____ ESTRATTO DELLA FONTE

Articolo di Romeo La Floresta

Il dramma e la commedia

È autunno. Un’altra estate è trascorsa in mezzo a eventi climatici estremi, massicci incendi e arretramenti senza precedenti dei ghiacciai alpini. Solo tra il 2022 e i primi cinque mesi del 2023 in Italia si sono registrati 432 eventi climatici estremi di elevata gravità, che portano a oltre 100 miliardi di euro la stima dei danni economici subiti dal nostro Paese negli ultimi 43 anni, e più di 22.000 morti complessivi. La sola alluvione dell’Emilia-Romagna dello scorso maggio ha provocato 17 vittime e danni per circa 10 miliardi di euro.

In questo contesto diversi esponenti della maggioranza di governo hanno elargito – a cittadini sempre più colpiti e allarmati dalle conseguenze tangibili del cambiamento climatico sulle proprie vite – una serie di dichiarazioni tese a sminuire la portata della crisi in atto e soprattutto delle responsabilità umane che vi sono alla base. Si va dalle dichiarazioni di Salvini secondo cui lo scioglimento dei ghiacciai dipende unicamente da cicli storici e non dalle emissioni di gas serra, fino agli atteggiamenti ambivalenti del Ministro dell’ambiente Pichetto Fratin che oscillano tra la perplessità epistemologica e una rivisitazione grottesca del dubbio scettico.

Io credo, tuttavia, che anche dietro alle dichiarazioni più superficiali o in malafede del dibattito politico si nasconda una qualche forma di razionalità, sia pure fatta di argomentazioni carenti, monche o propriamente fallaci. Proviamo allora a superare la torbida confusione del circo mediatico e a individuare i nuclei filosofici sottesi ad uscite scomposte di questo tipo.

________

:: COSA FARAI ::
**a)** Elenca i fenomeni che, secondo l'articolo sulla crisi climatica, hanno segnato l'estate appena trascorsa.
**b)** Nell'articolo sulla crisi climatica, quante vittime ha causato l'alluvione dell'Emilia-Romagna di maggio?
**c)** Prosegui l'articolo sulla crisi climatica a partire dalla sua ultima frase.

____ ESTRATTO DEL DATASET

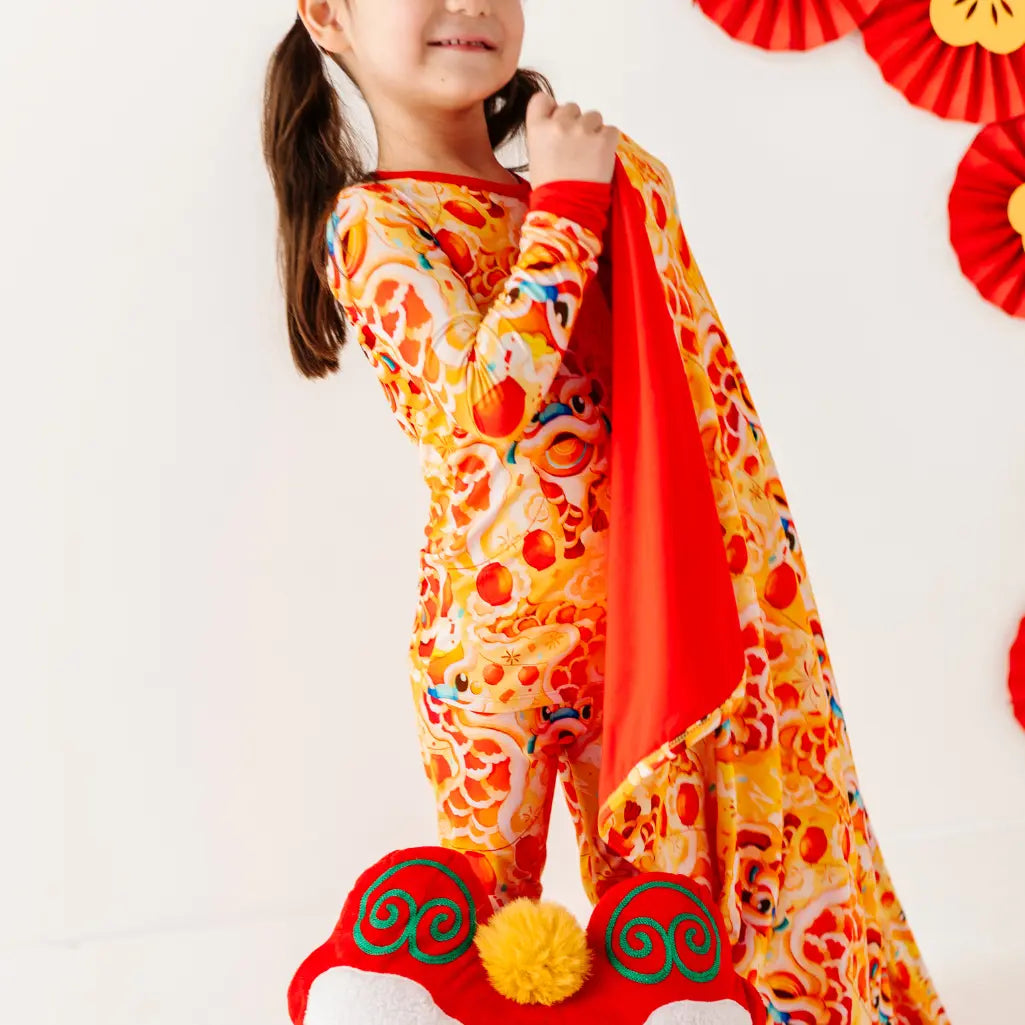 Child wearing a colorful outfit with a red scarf, standing against a white background.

________

:: ELENCO DELLE RISPOSTE ::
**a)** Eventi climatici estremi, massicci incendi, arretramenti senza precedenti dei ghiacciai alpini.

**b)** 17 vittime.

**c)**
Due forme del negazionismo climatico

Innanzitutto, è un po’ troppo sbrigativo liquidare la questione come semplice “negazionismo climatico”. Se andiamo in profondità, infatti, ci accorgiamo che ci sono almeno due forme di negazionismo che qui entrano in gioco.

La prima, che chiameremo “negazionismo forte”, è quella di chi semplicemente nega che il cambiamento sia in atto. Una tormenta di neve in un luogo caldo o un periodo di freddo eccezionale possono essere tutti utili strumenti per screditare chi sostiene che la Terra si stia riscaldando, etichettandolo come un “catastrofista”. Si tratta di un tipico ragionamento induttivo (peraltro di una tipologia abbastanza ingenua), come quello di chi vedendo un cigno nero ne inferisse immediatamente che tutti i cigni al mondo sono neri.

Per replicare ad un negazionista forte è sufficiente ricordare che l’aumento delle temperature globali è un aumento medio, che può quindi occasionalmente comportare fenomeni di segno opposto. Il che significa che la desertificazione delle zone mediterranee e la siccità che ne consegue non sono incompatibili con il verificarsi di intense precipitazioni o alluvioni come quella recentemente avvenuta in Emilia-Romagna. La siccità e le inondazioni, come pure il brusco alternarsi di ondate di calore e di gelate insolite per un determinato territorio, sono tutte conseguenze dello stravolgimento dei pattern climatici del nostro pianeta.

Riassumendo, quindi, la prima forma di negazionismo è quella di chi, basandosi su dati empirici più o meno limitati, nega che il cambiamento climatico sia in atto senza comprendere come i fenomeni climatici estremi e anomali sono, in tutte le loro forme, effetti dei cambiamenti in atto. Questa posizione è talmente ingenua e scientificamente infondata che praticamente nessuno la sostiene seriamente nel dibattito pubblico, per quanto eventuali smentite potrebbero arrivare in qualsiasi momento anche in Italia se è vero che un negazionista forte è stato persino presidente degli Stati Uniti.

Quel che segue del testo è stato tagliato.